[DOCUMENT EXCERPT Boundary: Start]

Friday, March 1, 2019

Exploring Seventeenth Century "Pais des Illinois," the Illinois Country.

In the late seventeenth century, Pere Jacques Marquette and Louis Jolliet explored what would become, a century and a half later, the state of Illinois. Entering the Mississippi River at the mouth of the Wisconsin River, they traveled downstream by canoe along the entire length of Illinois. At the mouth of the Des Moines River, they found a village of the Peoria, one of the tribes that spoke the Illinois language.
Map of western New France, including the Illinois Country, by Vincenzo Coronelli, 1688.
Continuing downstream they reached the mouth of the Arkansas River and then retraced their route to the confluence of the Mississippi and Illinois rivers, where they decided to return to Lake Michigan via the Illinois river. Near Starved Rock, on the upper reach of the river, Marquette and Jolliet encountered the Kaskaskia, another tribe that spoke the Illinois language. After a visit, the French pushed on to Lake Michigan.

Jolliet lost his journal of the trip when his canoe overturned in the Rapids of La Chine above Montreal, and Marquette's accounts were vague and incomplete. The records of Marquette, Jolliet, and other French explorers provide much of what we know about seventeenth-century Illinois, but there is other evidence about this time and place that we can draw upon to create a more detailed picture of the past.

[DOCUMENT EXCERPT Boundary: End]

Reproduce the post on the seventeenth-century Illinois Country in full, word for word. The entries that follow are separate from the post and unrelated to it.

[GIVEN DATA Boundary: Start]

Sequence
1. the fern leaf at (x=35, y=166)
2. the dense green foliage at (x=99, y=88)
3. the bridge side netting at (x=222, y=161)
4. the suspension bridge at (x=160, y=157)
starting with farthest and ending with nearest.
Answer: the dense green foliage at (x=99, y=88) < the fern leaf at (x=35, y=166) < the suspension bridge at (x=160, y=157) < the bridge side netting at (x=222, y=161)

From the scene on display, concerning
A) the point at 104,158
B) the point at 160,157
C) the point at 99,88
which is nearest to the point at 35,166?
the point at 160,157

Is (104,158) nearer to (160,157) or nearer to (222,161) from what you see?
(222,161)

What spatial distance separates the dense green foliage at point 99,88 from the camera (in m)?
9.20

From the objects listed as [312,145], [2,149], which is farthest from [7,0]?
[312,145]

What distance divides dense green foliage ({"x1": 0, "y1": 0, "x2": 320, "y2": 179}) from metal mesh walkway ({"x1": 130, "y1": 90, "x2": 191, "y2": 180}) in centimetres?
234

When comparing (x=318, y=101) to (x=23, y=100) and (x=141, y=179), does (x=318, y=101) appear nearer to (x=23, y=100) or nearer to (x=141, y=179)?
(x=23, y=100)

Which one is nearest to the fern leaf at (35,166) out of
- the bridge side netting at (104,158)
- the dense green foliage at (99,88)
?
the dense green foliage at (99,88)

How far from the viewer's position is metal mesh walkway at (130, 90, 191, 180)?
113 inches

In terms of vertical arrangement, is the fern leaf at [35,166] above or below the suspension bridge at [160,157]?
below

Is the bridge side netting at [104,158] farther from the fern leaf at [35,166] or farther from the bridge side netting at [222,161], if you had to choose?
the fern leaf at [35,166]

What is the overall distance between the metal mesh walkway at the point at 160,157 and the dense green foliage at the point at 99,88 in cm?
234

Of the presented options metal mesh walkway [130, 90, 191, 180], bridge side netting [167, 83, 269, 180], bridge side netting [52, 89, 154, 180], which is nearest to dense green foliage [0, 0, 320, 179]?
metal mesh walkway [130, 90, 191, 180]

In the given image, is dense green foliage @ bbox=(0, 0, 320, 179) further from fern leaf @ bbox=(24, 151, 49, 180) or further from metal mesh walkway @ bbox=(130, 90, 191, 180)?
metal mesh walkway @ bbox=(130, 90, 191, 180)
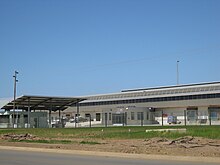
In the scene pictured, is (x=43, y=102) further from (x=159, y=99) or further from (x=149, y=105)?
(x=159, y=99)

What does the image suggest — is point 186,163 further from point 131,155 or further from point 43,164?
point 43,164

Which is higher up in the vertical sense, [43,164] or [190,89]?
[190,89]

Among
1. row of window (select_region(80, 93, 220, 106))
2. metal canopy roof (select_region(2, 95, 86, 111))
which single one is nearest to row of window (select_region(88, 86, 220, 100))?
row of window (select_region(80, 93, 220, 106))

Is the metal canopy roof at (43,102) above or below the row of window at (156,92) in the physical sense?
below

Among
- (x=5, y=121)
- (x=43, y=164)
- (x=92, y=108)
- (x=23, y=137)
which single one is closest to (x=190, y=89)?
(x=92, y=108)

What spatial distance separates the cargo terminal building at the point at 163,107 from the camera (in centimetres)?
8175

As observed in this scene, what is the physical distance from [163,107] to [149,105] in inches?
166

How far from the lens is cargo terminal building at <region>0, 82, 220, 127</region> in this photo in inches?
2923

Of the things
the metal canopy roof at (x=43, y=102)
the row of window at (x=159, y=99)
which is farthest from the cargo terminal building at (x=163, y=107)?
the metal canopy roof at (x=43, y=102)

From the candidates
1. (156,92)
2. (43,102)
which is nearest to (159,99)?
(156,92)

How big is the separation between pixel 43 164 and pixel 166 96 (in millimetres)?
83381

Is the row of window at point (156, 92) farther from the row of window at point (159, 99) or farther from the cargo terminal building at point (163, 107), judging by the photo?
the row of window at point (159, 99)

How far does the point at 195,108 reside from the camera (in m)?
91.2

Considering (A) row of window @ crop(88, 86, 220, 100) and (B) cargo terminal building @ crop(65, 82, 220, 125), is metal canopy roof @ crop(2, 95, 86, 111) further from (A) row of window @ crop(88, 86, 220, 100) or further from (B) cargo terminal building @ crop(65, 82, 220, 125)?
(A) row of window @ crop(88, 86, 220, 100)
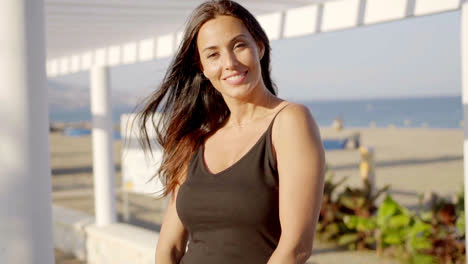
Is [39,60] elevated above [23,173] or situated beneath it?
elevated above

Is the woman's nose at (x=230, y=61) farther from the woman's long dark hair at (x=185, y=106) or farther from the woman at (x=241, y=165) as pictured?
the woman's long dark hair at (x=185, y=106)

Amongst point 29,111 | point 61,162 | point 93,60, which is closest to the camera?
point 29,111

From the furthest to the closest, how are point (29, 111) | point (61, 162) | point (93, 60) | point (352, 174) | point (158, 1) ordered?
point (61, 162) → point (352, 174) → point (93, 60) → point (158, 1) → point (29, 111)

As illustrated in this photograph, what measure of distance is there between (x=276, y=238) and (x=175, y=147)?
21.0 inches

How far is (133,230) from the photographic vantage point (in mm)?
6090

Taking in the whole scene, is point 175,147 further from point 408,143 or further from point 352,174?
point 408,143

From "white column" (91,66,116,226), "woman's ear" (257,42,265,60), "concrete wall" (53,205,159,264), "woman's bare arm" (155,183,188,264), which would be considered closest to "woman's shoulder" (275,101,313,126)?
"woman's ear" (257,42,265,60)

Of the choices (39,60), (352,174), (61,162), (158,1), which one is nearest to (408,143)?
(352,174)

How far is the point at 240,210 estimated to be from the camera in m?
1.58

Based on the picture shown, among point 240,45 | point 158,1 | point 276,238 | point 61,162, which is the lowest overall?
point 61,162

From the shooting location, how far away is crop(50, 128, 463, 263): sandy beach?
34.2ft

[GIVEN DATA Boundary: End]

→ **ANSWER BOX**
Friday, March 1, 2019

Exploring Seventeenth Century "Pais des Illinois," the Illinois Country.

In the late seventeenth century, Pere Jacques Marquette and Louis Jolliet explored what would become, a century and a half later, the state of Illinois. Entering the Mississippi River at the mouth of the Wisconsin River, they traveled downstream by canoe along the entire length of Illinois. At the mouth of the Des Moines River, they found a village of the Peoria, one of the tribes that spoke the Illinois language.
Map of western New France, including the Illinois Country, by Vincenzo Coronelli, 1688.
Continuing downstream they reached the mouth of the Arkansas River and then retraced their route to the confluence of the Mississippi and Illinois rivers, where they decided to return to Lake Michigan via the Illinois river. Near Starved Rock, on the upper reach of the river, Marquette and Jolliet encountered the Kaskaskia, another tribe that spoke the Illinois language. After a visit, the French pushed on to Lake Michigan.

Jolliet lost his journal of the trip when his canoe overturned in the Rapids of La Chine above Montreal, and Marquette's accounts were vague and incomplete. The records of Marquette, Jolliet, and other French explorers provide much of what we know about seventeenth-century Illinois, but there is other evidence about this time and place that we can draw upon to create a more detailed picture of the past.